- Work instructions
1. Translate the sentence "This includes both GEPs where the indexed type is a scalable vector, and GEPs where the result type is a scalable vector." from the LLVM commit message into Spanish.
2. Pick up the LLVM commit message after its final sentence and continue writing it.

- Document passage
◆ ◆ ◆
[llvm] c767cf2 - [SVE] Add support for lowering GEPs involving scalable vectors.
Eli Friedman via llvm-commits
llvm-commits at lists.llvm.org
Thu Feb 20 13:46:06 PST 2020
Author: Eli Friedman
Date: 2020-02-20T13:45:41-08:00
New Revision: c767cf24e48d9f6c17179abf2e42497601c7165b
URL: https://github.com/llvm/llvm-project/commit/c767cf24e48d9f6c17179abf2e42497601c7165b
DIFF: https://github.com/llvm/llvm-project/commit/c767cf24e48d9f6c17179abf2e42497601c7165b.diff
LOG: [SVE] Add support for lowering GEPs involving scalable vectors.
This includes both GEPs where the indexed type is a scalable vector, and
GEPs where the result type is a scalable vector.
◆ ◆ ◆
[Extracted data entries]

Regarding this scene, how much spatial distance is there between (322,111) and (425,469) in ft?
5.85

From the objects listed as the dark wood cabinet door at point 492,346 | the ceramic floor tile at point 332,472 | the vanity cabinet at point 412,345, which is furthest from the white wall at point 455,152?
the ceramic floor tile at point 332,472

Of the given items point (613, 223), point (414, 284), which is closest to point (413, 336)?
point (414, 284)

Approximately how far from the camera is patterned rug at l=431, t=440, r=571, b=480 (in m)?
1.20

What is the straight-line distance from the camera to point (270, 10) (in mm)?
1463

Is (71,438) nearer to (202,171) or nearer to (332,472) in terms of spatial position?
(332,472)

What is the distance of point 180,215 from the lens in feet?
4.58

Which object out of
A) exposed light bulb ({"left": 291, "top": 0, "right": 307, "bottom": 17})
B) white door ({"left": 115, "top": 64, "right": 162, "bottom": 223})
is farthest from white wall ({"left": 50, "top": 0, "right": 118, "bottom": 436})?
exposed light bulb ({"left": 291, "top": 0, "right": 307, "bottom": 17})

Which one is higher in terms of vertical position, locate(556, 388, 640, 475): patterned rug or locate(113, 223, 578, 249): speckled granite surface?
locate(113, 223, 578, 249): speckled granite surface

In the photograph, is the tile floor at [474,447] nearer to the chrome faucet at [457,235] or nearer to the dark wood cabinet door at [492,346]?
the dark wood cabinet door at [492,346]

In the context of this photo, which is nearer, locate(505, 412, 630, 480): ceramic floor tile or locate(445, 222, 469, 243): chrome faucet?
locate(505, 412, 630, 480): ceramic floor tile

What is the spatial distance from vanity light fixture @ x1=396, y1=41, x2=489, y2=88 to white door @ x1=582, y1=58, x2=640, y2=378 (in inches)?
◆ ◆ ◆
- Outputs
1. Esto incluye tanto los GEP en los que el tipo indexado es un vector escalable como los GEP en los que el tipo resultante es un vector escalable.

2.
Differential Revision: https://reviews.llvm.org/D73602
Added:
llvm/test/CodeGen/AArch64/sve-gep.ll
Modified:
llvm/lib/CodeGen/SelectionDAG/SelectionDAGBuilder.cpp
Removed:
################################################################################
diff --git a/llvm/lib/CodeGen/SelectionDAG/SelectionDAGBuilder.cpp b/llvm/lib/CodeGen/SelectionDAG/SelectionDAGBuilder.cpp
index e3c2139ef347..7cf3e43088f2 100644
--- a/llvm/lib/CodeGen/SelectionDAG/SelectionDAGBuilder.cpp
+++ b/llvm/lib/CodeGen/SelectionDAG/SelectionDAGBuilder.cpp
@@ -3872,13 +3872,17 @@ void SelectionDAGBuilder::visitGetElementPtr(const User &I) {
// Normalize Vector GEP - all scalar operands should be converted to the
// splat vector.
- unsigned VectorWidth = I.getType()->isVectorTy() ?
- I.getType()->getVectorNumElements() : 0;
+ bool IsVectorGEP = I.getType()->isVectorTy();
+ ElementCount VectorElementCount = IsVectorGEP ?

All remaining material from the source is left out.